Aim of the task: Please return every line of the records that contains the word "burst".

Available data:
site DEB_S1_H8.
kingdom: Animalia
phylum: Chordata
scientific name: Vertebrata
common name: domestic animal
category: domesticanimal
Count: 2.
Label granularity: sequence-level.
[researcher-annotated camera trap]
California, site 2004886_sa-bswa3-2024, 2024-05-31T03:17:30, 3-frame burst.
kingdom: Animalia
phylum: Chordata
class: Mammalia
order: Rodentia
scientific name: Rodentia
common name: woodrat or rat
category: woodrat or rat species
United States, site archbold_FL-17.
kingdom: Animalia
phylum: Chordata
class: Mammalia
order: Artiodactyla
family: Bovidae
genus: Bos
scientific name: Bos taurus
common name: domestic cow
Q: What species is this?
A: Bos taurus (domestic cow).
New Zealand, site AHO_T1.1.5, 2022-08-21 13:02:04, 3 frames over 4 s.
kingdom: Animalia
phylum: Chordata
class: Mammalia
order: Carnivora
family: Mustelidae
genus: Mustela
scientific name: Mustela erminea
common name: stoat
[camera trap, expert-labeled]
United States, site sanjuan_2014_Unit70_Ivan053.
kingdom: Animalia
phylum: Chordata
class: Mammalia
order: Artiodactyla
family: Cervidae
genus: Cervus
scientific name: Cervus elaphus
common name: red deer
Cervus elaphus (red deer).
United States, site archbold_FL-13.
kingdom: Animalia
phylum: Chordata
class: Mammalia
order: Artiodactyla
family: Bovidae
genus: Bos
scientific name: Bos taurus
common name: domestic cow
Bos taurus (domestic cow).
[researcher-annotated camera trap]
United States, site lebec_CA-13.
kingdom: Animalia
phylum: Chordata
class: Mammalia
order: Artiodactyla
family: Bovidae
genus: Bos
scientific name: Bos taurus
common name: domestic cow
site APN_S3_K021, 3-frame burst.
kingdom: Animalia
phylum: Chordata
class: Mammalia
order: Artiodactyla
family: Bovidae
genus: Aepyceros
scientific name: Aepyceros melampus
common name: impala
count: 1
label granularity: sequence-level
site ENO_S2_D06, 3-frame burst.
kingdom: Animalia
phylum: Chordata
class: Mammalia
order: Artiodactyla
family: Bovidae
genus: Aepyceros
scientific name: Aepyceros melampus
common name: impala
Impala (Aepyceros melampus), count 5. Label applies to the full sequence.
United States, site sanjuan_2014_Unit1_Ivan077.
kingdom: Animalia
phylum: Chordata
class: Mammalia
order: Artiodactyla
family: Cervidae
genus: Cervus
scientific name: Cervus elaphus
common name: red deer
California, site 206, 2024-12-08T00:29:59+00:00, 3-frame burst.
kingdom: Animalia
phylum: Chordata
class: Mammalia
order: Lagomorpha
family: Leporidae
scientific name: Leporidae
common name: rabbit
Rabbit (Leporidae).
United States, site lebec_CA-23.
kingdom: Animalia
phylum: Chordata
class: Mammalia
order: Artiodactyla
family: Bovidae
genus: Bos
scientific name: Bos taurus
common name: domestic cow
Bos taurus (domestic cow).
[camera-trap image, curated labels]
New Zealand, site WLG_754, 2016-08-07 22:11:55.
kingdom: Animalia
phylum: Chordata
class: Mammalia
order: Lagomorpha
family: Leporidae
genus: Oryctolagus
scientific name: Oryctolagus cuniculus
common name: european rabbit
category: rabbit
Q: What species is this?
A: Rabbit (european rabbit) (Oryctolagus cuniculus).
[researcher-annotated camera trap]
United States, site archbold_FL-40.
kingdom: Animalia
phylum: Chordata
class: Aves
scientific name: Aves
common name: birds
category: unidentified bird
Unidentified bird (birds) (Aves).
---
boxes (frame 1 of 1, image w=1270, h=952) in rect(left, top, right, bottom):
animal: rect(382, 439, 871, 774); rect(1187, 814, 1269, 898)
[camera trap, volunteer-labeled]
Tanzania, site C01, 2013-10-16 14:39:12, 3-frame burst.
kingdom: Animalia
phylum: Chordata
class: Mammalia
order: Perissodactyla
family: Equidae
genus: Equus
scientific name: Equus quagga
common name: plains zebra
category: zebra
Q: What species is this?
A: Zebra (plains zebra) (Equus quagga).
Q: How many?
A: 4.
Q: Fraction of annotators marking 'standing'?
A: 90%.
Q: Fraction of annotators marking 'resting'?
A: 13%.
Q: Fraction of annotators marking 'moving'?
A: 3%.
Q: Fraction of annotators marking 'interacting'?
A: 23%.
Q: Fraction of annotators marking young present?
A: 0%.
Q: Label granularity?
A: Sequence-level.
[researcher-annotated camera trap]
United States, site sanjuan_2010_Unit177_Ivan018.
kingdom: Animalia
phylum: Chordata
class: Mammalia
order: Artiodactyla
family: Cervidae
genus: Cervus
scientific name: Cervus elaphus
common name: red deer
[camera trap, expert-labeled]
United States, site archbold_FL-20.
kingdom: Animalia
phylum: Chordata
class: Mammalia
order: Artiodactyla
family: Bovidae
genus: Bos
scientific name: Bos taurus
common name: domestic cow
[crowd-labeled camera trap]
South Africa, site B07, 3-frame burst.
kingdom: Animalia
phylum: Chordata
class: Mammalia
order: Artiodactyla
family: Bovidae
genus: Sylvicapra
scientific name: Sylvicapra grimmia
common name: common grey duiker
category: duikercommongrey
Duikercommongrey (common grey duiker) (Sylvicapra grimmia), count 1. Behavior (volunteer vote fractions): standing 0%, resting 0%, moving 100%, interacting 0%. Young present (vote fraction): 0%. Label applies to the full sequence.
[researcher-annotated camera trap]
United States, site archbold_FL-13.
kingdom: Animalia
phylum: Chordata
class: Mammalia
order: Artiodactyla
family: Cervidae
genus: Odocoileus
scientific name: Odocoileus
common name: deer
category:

Response area:
California, site 2004886_sa-bswa3-2024, 2024-05-31T03:17:30, 3-frame burst.
site APN_S3_K021, 3-frame burst.
site ENO_S2_D06, 3-frame burst.
California, site 206, 2024-12-08T00:29:59+00:00, 3-frame burst.
Tanzania, site C01, 2013-10-16 14:39:12, 3-frame burst.
South Africa, site B07, 3-frame burst.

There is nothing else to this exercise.